===== Data for the task =====

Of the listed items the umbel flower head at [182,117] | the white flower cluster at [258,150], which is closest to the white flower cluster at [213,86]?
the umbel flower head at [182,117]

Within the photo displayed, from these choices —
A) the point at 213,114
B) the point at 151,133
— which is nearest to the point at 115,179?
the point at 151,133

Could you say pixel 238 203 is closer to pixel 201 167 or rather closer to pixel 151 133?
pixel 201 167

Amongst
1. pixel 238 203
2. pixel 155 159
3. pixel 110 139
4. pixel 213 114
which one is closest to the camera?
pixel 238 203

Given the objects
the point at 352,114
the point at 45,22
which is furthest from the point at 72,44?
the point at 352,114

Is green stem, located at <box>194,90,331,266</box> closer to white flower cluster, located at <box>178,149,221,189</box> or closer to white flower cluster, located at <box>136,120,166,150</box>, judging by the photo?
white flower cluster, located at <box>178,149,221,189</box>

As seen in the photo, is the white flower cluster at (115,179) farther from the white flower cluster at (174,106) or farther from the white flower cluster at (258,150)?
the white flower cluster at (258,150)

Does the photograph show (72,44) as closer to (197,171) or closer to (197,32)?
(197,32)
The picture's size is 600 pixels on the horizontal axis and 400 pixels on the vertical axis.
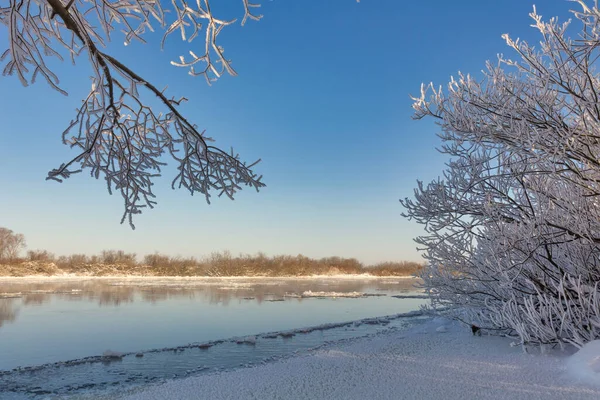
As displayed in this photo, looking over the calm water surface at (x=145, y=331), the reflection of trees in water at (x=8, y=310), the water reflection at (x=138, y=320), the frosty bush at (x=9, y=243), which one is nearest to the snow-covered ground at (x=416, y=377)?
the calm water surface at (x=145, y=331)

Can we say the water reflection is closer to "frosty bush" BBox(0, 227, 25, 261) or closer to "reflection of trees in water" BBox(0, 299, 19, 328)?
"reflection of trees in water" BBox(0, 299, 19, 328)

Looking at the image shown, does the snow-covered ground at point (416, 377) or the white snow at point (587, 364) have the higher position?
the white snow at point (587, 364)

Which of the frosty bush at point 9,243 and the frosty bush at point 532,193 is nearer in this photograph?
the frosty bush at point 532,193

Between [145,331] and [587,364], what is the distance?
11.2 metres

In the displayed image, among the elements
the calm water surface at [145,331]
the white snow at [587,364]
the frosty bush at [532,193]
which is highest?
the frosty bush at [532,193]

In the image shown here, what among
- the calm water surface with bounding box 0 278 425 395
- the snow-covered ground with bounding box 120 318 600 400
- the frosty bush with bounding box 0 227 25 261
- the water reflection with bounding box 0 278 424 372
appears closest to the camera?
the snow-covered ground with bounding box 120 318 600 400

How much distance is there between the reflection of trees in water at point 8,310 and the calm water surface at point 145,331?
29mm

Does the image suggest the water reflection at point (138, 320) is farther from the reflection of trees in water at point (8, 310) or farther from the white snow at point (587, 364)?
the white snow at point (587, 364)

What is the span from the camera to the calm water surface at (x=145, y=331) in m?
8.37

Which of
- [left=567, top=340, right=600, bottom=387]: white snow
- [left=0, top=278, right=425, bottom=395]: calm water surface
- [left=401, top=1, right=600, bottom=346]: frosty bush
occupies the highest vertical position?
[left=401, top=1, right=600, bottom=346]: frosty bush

=====
===== Data for the task =====

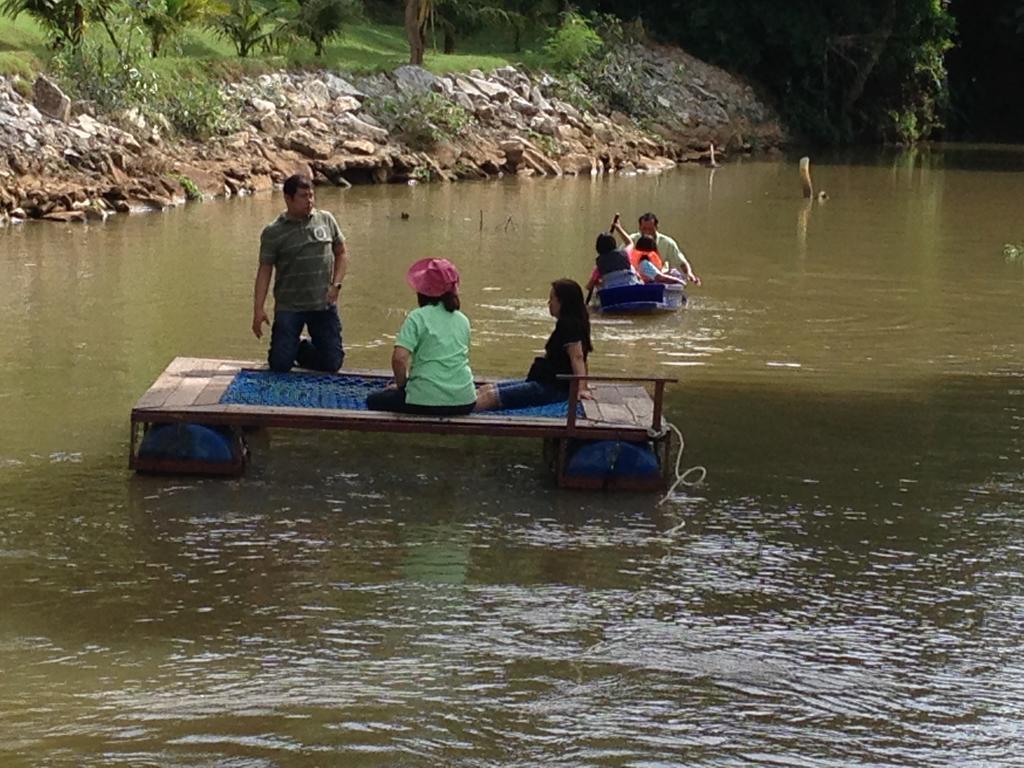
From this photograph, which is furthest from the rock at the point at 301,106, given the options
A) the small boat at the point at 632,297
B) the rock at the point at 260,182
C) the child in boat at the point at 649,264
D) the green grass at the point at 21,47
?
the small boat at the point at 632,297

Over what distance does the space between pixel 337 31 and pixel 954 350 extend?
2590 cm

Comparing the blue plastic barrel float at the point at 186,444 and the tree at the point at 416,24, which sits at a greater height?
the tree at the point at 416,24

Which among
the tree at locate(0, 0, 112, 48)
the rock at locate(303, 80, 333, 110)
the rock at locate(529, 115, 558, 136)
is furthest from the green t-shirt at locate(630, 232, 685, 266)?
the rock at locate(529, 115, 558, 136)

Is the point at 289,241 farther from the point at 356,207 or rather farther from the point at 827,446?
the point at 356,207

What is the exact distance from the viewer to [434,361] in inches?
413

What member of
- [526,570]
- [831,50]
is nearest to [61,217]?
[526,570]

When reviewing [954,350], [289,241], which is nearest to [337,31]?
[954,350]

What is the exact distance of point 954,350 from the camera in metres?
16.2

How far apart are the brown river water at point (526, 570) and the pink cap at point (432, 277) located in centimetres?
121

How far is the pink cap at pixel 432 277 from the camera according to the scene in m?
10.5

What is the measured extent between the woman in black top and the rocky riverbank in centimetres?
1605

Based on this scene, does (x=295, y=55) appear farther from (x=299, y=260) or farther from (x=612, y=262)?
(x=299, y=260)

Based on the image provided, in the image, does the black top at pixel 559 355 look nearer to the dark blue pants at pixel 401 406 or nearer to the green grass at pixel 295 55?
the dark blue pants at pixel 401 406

=====

**Aim**: Reproduce the rows starting with the line that contains "The picture's size" and going on through the line that contains "11.2 metres", omitting the pictures.

**Task response**:
The picture's size is 600 pixels on the horizontal axis and 400 pixels on the vertical axis.
As displayed in this photo, looking over the calm water surface at (x=145, y=331), the reflection of trees in water at (x=8, y=310), the water reflection at (x=138, y=320), the frosty bush at (x=9, y=243), which one is nearest to the snow-covered ground at (x=416, y=377)?
the calm water surface at (x=145, y=331)

Can we say the water reflection is closer to "frosty bush" BBox(0, 227, 25, 261) or closer to "reflection of trees in water" BBox(0, 299, 19, 328)?
"reflection of trees in water" BBox(0, 299, 19, 328)

Looking at the image shown, does the snow-covered ground at point (416, 377) or the white snow at point (587, 364) have the higher position?
the white snow at point (587, 364)

Which of the frosty bush at point 9,243 and the frosty bush at point 532,193 is nearer in this photograph?
the frosty bush at point 532,193

Between [145,331] and [587,364], what is the distance?
11.2 metres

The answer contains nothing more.